Incremental innovation: the need for data insights
Today’s economy is in a state of constant flux, with new, dramatic disruptors appearing all the time. Despite how sudden these changes may seem, the vast majority are the result of incremental innovation.
Today’s business landscape is characterized by two principle actors: technology and the consumer. Although technological innovation has never been so crucial to business success, the same innovations are heightening customer expectations. Subsequently, brands are shifting towards a more customer-centric approach. As consumers become increasingly savvy, competition on the market intensifies, driving the pace of innovation. Therefore, there is an enormous amount of focus on disruptive innovation and the creation of new markets for technologies, products, and services. A classic example is Netflix, whose digital streaming services forced DVD rental companies into bankruptcy.
These breakthroughs have transformed the way that consumers conduct their day-to-day lives. However, these dramatic shifts often began with a simple idea that was enhanced by incremental innovation. By gradually improving a simple proposition, businesses could effectively monetize their ideas and encourage mass adoption. One of the most successful examples of this approach is the iPhone, where incremental innovation led to market dominance. However, tech is not the only sector where this strategy presents significant opportunity. Now, all industries should seek to exploit strategies focused on incremental innovation. In this article, we discuss the advantages and challenges of this approach to business development.
Incremental innovation and risk
Whilst disruptive innovation is certainly astonishingly profitable, the importance of incremental innovation cannot be overlooked. Incremental enhancement provide a route towards sustainable improvements to products, services, functions, and systems. Often, necessity is what drives gradual improvement, where small inconveniences drive the impulse toward innovation. However, innovation invariably comes with some risk; for example, the demand for goods or services is likely to be uncertain. Equally, consumers may lack understanding or the investment itself may present a significant risk. Therefore, many companies enter into phases of innovation with a certain degree of trepidation.
Mitigating risk through intelligence
However, according to a study conducted by researcher Altin Kadareja, these risks can be mitigated if businesses leverage customer insights. Furthermore, in an article published by management consultants McKinsey & Company, the firm stated that “understanding and acting on the probable contours of change requires reflection and a deep knowledge of customer behavior, industry dynamics, and feedback loops. These insights can help players reshape their business models to exploit structural changes and cushion potential shocks.”
As such, it is essential that companies adopt a two-pronged approach to innovation. Not only should they know what consumers want and how their product or service meets these demands, but they also need to understand what factors may trigger resistance to innovation amongst potential customers. Although the business cannot influence customers’ decisions directly, they can develop a strategy for managing resistant behavior. With this plan, they can seek to overcome sales objections.

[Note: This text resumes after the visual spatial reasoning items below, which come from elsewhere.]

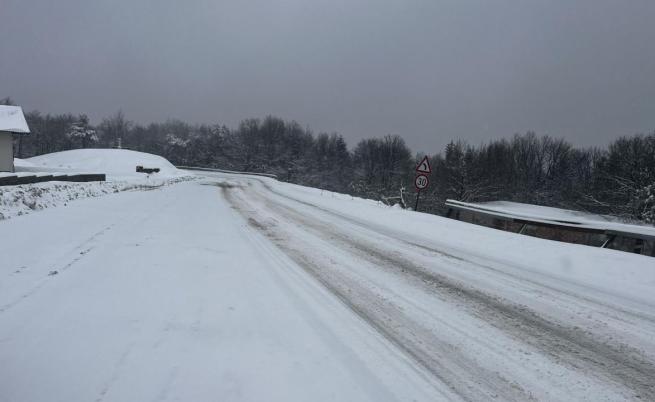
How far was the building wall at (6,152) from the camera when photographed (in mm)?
32625

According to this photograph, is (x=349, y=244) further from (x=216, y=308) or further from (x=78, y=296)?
(x=78, y=296)

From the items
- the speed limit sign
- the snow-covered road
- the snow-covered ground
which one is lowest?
the snow-covered road

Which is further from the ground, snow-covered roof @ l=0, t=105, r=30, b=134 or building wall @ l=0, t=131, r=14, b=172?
snow-covered roof @ l=0, t=105, r=30, b=134

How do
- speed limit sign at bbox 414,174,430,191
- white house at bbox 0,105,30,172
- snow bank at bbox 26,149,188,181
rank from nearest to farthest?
speed limit sign at bbox 414,174,430,191, white house at bbox 0,105,30,172, snow bank at bbox 26,149,188,181

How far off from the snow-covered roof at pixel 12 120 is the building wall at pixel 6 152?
2.81 ft

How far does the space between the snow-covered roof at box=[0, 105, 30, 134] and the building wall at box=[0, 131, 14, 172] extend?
33.7 inches

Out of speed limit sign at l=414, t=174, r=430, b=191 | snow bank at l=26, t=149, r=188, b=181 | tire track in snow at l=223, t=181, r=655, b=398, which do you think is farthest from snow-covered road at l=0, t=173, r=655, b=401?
snow bank at l=26, t=149, r=188, b=181

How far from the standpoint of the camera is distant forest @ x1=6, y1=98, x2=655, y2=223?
5238cm

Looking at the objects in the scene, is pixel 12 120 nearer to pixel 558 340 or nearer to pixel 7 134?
pixel 7 134

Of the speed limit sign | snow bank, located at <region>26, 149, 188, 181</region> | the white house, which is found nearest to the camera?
the speed limit sign

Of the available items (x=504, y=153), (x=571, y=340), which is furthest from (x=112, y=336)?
(x=504, y=153)

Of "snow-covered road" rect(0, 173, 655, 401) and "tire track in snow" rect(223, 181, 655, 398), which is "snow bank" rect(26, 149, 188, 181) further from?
"tire track in snow" rect(223, 181, 655, 398)

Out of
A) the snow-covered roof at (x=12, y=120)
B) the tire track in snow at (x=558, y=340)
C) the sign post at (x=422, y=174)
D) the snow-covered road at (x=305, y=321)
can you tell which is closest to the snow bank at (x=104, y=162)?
the snow-covered roof at (x=12, y=120)

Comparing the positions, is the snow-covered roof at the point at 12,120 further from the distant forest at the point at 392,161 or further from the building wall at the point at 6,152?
the distant forest at the point at 392,161
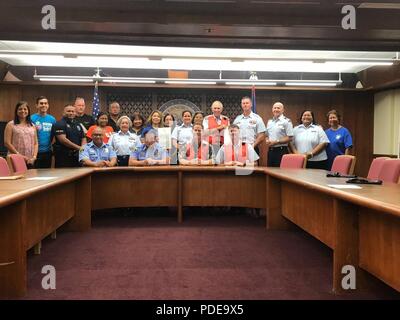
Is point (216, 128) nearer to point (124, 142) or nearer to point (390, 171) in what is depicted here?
point (124, 142)

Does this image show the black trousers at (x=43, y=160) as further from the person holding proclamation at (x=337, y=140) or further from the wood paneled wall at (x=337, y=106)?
the person holding proclamation at (x=337, y=140)

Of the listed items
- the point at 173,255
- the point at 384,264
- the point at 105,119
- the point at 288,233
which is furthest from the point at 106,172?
the point at 384,264

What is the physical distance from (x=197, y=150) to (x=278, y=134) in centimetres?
130

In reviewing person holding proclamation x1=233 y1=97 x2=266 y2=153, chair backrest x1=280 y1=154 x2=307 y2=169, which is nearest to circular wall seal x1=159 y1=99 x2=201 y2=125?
person holding proclamation x1=233 y1=97 x2=266 y2=153

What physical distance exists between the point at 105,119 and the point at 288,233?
9.70 feet

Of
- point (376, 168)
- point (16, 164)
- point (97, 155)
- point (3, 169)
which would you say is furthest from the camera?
point (97, 155)

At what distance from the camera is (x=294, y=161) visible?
4.90 m

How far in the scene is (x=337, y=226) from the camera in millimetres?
2580

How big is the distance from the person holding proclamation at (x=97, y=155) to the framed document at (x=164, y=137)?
0.69m

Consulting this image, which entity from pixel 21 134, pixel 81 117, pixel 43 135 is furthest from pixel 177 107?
pixel 21 134

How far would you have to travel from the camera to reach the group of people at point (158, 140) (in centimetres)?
525

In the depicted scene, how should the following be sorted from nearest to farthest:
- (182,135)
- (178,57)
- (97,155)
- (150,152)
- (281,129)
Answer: (97,155) < (150,152) < (182,135) < (281,129) < (178,57)

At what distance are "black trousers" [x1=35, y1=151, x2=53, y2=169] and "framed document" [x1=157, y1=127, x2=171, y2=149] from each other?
1537 mm

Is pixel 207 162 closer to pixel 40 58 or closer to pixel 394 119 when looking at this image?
pixel 40 58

The importance of granular customer insights
Research shows that businesses that leverage customer insights outperform competitors by 25% in gross margin. However, many businesses approach data looking for generalizations or pervasive trends. Although this intelligence is useful, more often than not, a granular approach to data generates the most meaningful insights. Therefore, businesses should harness big data to extract this intelligence. By segmenting customers according to data that go beyond the usual information (demographics, spending) towards more detailed insights (unstructured text data, mouse strokes, usage patterns) businesses can gain a deeper understanding of consumer preferences.
According to McKinsey, the ultimate goal of this approach is to “extract value in a rapidly changing space, companies must not only focus on the fraction of users who drive the economics but also simultaneously build a diversity of business models to address the broader audience.”
By listening more carefully to consumers, businesses can apply these insights to their incremental innovation strategy. Thus, brands can concurrently meet customer needs and manage resistance to innovation. This, in turn, leads to great customer loyalty and reduced churn.
Applying big data to product development
Big data is a critical enabler of innovation and product improvement. Every design process has to have the customer at the center; from here, companies can identify the best way to meet customer needs and capitalize on them. In addition, big data facilitates enhanced quality control and streamlined production line processes. Through leveraging data, companies can ensure every decision is evidence-based, actionable, and quantifiable.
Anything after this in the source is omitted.